Kirkus Reviews QR Code
A CLERK OF OXENFORD by Gilbert Highet

A CLERK OF OXENFORD

By

Pub Date: Oct. 28th, 1954
Publisher: Oxford

Stimulating, provocative, this second volume of essays by the author of People, Places and Books challenges the success of the first, and will be welcome to all who enjoy his popular radio program. He divides the material into three sections,- prose, poetry, imagination and Reality -- which permit ample scope for conversation and conjecture.
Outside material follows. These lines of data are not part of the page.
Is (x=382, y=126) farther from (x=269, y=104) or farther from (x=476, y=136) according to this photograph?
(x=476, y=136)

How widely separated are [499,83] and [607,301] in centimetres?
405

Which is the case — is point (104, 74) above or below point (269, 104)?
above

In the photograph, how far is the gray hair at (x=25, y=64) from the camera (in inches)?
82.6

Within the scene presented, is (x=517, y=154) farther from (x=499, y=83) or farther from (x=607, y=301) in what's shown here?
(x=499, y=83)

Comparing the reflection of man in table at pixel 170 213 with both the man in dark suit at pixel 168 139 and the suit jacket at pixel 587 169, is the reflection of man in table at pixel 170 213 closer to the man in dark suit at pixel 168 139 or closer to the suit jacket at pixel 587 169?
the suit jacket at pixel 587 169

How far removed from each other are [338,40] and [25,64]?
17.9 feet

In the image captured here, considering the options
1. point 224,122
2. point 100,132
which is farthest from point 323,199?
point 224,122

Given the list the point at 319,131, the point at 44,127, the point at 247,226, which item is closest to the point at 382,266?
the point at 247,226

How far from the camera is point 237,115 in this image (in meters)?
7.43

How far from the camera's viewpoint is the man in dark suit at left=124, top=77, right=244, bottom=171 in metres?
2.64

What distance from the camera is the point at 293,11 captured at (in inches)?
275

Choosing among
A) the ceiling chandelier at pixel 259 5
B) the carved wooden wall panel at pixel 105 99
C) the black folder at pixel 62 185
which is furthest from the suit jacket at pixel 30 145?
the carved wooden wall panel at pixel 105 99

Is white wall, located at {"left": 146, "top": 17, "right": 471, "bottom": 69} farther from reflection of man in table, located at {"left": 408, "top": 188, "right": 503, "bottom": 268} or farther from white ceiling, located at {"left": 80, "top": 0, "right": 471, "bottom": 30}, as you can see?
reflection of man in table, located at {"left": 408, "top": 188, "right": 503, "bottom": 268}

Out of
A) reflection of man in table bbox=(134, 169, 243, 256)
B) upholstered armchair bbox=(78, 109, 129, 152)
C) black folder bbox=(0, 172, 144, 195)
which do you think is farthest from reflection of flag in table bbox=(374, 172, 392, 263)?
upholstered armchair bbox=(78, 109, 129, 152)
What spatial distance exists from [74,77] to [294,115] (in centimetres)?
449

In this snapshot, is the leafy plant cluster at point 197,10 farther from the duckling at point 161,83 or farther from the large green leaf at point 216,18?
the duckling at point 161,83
He talks of here of historical romance, and using Sclinko's Desiree as a model, takes note of whether these heroines conform to actuality or to an accepted pattern. He writes of George Orwell, suggesting that he, while in essense an outcast, yet provided valuable social observations that only an outsider of his peculiar makeup could supply. Now with scholarly half lift of eyebrow, now with easy turn of phrase, Mr. Highet contributes depth to his observations, in thinking of poetry, he restates many old truths:- its rhythmic delight, its power to teach, its expression of the mystic and the religious, its many facets of use. They are as important today as yesterday, as evident in Tennyson as in a Japanese line. Perhaps the most interesting section, dealing with imagination and reality, ranges over a wide variety of topics:- invectives and ""kitch"" (by which he means his attraction to flo style); the undersea world and mountain climbing; chess; the crying need we have today for a more basic knowledge of science. A book to be read for pleasure and profit.